A federal law could solve the problem. A bill from South Dakota Sen. John Thune, a Republican, called the “Mobile Workforce State Income Tax Simplification Act of 2019,” aims to apply income tax to workers in the state where they reside, no matter where their workplace is located. But the bill has gone nowhere. A version passed the House in 2017, but also stalled.
In February, the Arkansas revenue department roiled the legal tax world by issuing an opinion stating that if a person who had been working in Arkansas, but then moved to another state but continued to do the same work — say, a computer programmer — that worker would still be subject to Arkansas income tax.

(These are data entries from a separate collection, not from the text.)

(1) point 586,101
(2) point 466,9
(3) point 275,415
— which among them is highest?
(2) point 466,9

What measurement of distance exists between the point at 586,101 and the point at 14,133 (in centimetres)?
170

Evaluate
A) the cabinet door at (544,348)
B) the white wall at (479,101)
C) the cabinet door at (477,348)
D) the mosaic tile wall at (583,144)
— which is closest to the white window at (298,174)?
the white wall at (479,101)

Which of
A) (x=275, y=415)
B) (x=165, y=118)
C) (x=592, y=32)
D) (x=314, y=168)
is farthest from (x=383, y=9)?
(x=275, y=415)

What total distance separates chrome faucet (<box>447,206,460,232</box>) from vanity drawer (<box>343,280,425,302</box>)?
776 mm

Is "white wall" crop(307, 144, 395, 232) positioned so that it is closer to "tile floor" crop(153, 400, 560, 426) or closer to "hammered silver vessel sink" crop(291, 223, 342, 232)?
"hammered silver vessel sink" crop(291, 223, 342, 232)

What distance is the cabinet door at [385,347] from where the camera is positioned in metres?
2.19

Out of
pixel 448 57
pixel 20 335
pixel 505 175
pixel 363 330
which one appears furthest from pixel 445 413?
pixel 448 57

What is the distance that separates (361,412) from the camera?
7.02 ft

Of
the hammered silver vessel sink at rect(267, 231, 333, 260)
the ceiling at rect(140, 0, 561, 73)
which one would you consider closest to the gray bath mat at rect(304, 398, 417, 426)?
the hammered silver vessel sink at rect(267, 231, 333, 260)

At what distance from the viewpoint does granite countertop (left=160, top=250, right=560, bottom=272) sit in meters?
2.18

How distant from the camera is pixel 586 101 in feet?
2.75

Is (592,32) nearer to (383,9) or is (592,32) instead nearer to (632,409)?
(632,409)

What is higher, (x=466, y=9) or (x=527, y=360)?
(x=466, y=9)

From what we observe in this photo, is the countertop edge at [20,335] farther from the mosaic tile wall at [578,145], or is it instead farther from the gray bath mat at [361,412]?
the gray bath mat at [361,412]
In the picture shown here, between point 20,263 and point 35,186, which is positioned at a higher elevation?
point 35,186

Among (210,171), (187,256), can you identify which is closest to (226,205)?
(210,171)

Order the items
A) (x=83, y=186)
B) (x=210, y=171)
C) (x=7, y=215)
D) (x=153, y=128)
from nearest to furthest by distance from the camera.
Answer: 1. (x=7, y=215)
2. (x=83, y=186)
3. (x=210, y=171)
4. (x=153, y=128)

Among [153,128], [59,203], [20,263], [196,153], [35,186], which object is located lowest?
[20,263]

“We determined that in this case, even though he was doing it from another state, he was still programming computers in Arkansas,” said John Theis, legal counsel for the revenue department who wrote the opinion. He said the opinion was written for one circumstance but might apply to others, depending on the particulars.
Theis said the constitutional question is whether the taxpayer is getting anything from the state in which his employer is located. He said while certain benefits, like 911 call response, would not apply to someone working remotely, others, such as worker’s compensation, would be provided by Arkansas.
Elaine S. Povich is a staff writer for Stateline.